Assim se inicia o relato de 774 páginas (divididas em dois volumes) do aventureiro e explorador português Fernão Mendes Pinto (1510?–1583), que com uma prosa dinâmica e direta, mas de poder narrativo sempre envolvente, nos transporta através de tempestades e batalhas em alto-mar, de terras e povos estranhos, de paisagens e animais fantásticos, de reis, rainhas, mouros, piratas e assim por diante.
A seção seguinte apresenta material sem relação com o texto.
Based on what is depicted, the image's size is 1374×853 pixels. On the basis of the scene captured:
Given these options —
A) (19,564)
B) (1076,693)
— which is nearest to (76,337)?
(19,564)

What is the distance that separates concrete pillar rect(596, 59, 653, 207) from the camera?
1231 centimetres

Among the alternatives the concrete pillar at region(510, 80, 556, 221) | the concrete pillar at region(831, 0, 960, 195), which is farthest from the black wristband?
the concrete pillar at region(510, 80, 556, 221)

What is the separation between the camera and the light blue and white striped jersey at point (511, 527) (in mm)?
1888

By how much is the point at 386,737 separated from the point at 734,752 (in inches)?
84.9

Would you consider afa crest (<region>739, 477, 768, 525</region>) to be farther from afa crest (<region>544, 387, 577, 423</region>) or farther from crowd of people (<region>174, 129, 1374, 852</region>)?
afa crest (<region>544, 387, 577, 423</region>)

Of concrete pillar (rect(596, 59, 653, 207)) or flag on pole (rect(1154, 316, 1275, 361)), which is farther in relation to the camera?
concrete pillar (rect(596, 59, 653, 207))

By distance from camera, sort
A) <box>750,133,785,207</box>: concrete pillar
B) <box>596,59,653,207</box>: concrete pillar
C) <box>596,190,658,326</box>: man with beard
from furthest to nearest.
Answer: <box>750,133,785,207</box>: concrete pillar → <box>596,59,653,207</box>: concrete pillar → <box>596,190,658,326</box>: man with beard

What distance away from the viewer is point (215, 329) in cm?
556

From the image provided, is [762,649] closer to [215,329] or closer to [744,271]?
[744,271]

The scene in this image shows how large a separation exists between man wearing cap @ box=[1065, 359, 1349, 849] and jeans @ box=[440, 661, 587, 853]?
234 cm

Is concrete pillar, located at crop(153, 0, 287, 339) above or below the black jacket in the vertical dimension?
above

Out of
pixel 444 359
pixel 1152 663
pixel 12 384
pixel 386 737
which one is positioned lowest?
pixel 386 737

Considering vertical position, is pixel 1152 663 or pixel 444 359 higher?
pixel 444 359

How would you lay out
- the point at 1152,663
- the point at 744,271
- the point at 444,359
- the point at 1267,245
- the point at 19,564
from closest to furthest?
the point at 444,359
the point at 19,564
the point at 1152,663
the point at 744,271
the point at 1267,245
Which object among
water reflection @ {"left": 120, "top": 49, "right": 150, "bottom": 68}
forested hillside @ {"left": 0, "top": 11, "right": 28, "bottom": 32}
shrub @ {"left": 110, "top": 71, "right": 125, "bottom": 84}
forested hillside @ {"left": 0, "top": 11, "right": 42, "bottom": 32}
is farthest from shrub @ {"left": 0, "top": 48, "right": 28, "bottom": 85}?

Impressiona, por exemplo, ler sobre a preparação, em Goa, Índia, de uma armada composta por 225 navios portugueses — entre naus, caravelas, galeões, galés, fustas, etc. — para a batalha que deveria ter sido travada com 50 navios muçulmanos: foram necessários cinco dias para embarcar um total de 40 mil homens. (Taí um filme que gostaria de ver.) Com a mesma sintaxe viva, colorida, Mendes Pinto também nos faz gargalhar ao relatar seu encontro com o rei de Quedá, o qual havia – assim afirmavam seus súditos – assassinado o pai e se casado com a própria mãe, grávida do filho incestuoso. O detalhe tragicômico é que o rei mandava executar sumariamente qualquer um que comentasse o fato…

Estudiosos chamam a atenção para o fato de este livro, apesar de ser considerado “uma das obras capitais da formação do nosso idioma enquanto língua literária”, não ter se tornado tão conhecido e louvado como os Lusíadas, de Camões. Talvez, especulam, porque o autor, em meio a situações fantásticas, não poupa seus compatriotas de um enfoque realista, isto é, mesmo sendo virtualmente tementes a Deus, no geral não eram nada santos…

Também é interessante notar que Machado de Assis tinha para com Fernão Mendes Pinto (e também para com Gomes Eanes Zurara) a mesma consideração que eu, há pelo menos quinze anos, tenho para com Antônio Vieira: autores aos quais recorremos para revitalizar nosso próprio uso da língua ou, como escreveu Machado, para estudar “as formas mais apuradas da linguagem, desentranhar deles [Mendes Pinto e Zurara] mil riquezas, que à força de velhas se fazem novas”.

É possível ler online a versão original da Peregrinação aqui. Mas não aconselho, porque a ortografia da época, sendo muito distinta – bastante curiosa, na verdade –, impede a fluidez da leitura. O melhor é adquirir a versão adaptada à ortografia atual por Maria Alberta Menéres e publicada pela Editora Nova Fronteira: volume 1 e volume 2.